Material erkunden:
1/ Fasse den Text über die Blende in zwei Sätzen zusammen.
2/ Schreibe den Text über die Blende nach seinem letzten Satz weiter.

Ausgewählter Abschnitt:
════════════════

Die Blende
Ich gehe einmal davon aus, daß sich inzwischen herumgesprochen hat, welchen Einfluß die Blende auf die sogenannte Tiefenschärfe (oder meinetwegen auch Schärfentiefe) hat. Also der Bereich um den Fokus herum, den man als scharf wahrnimmt:
Einmal abgeblendet.
(hier Blende 4)
Das ist eindeutig zu wenig Tiefenschärfe, weil das wichtige "Gesicht" nicht scharf abgebildet werden kann.
Dreimal abgeblendet.
(Blende 8)
Dies ist ein guter Kompromiss. Das "Gesicht" ist gut scharf und das Hauptobjekt durch den unscharfen Hintergrund noch passabel freigestellt.
Sechsmal abgeblendet.
(Blende 22)
Diese Aufnahme hat schon zu viel Tiefenschärfe, und der strukturierte Hintergrund lenkt bereits vom Hauptobjekt ab.

════════════════

Daten:
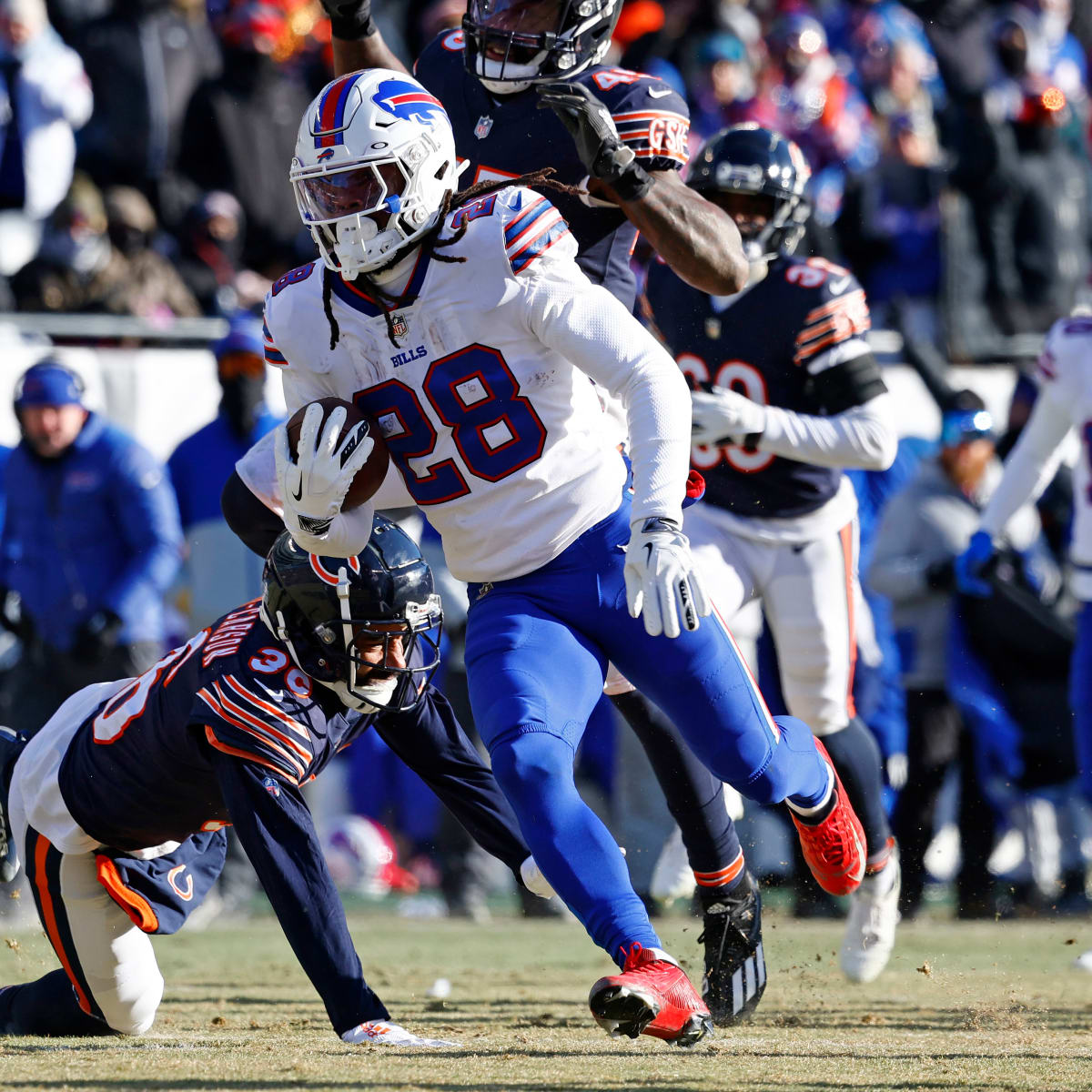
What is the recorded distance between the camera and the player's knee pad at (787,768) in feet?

════════════════

Gelöste Aufgaben:
1/ Der Text zeigt an Aufnahmen mit Blende 4, 8 und 22, welchen Einfluss die Blende auf die Tiefenschärfe hat, also auf den Bereich um den Fokus, der als scharf wahrgenommen wird. Bei Blende 4 ist das „Gesicht“ nicht scharf, Blende 8 gilt als guter Kompromiss, und bei Blende 22 lenkt der strukturierte Hintergrund bereits vom Hauptobjekt ab.

2/
Dieser Effekt ist um so deutlicher, je größer die Brennweite und je geringer die Distanz zum Objekt ist, also vorwiegend ein Problem im Makro-Bereich. Die Aufnahmen wurden mit dem alten, manuellen Micro105/2.8 mit größtmöglichem Abbildungsmaßstab (hier annähernd 1:2) aufgenommen.
Weitaus weniger bekannt ist, daß auch die erreichbare Bildschärfe teilweise extrem von der Blende abhängig ist. Wer also die maximale Schärfe aus dem verfügbaren Equipment holen möchte, kommt nicht um eine kleine Testreihe herum.
Hier wurde manuell der Kolbenkasten fokussiert. Die folgende Reihe sind Ausschnitte mit voller Auflösung aus den obigen Bildern, welche im RAW-Format aufgenommen wurden. Natürlich sind alle Bilder ungeschärft:
Blende 2.8:
Mit offener Blende liegt der scharfe Bereich gerade einmal innerhalb eines Millimeters. Das ist in der Regel viel zu wenig und nur mit einem Stativ exakt fokussierbar. Hier produziert das Objektiv auch reichlich chromatische Fehler.
Blende 4:
Selbst einmal abgeblendet ist das Ergebnis nicht wirklich befriedigend.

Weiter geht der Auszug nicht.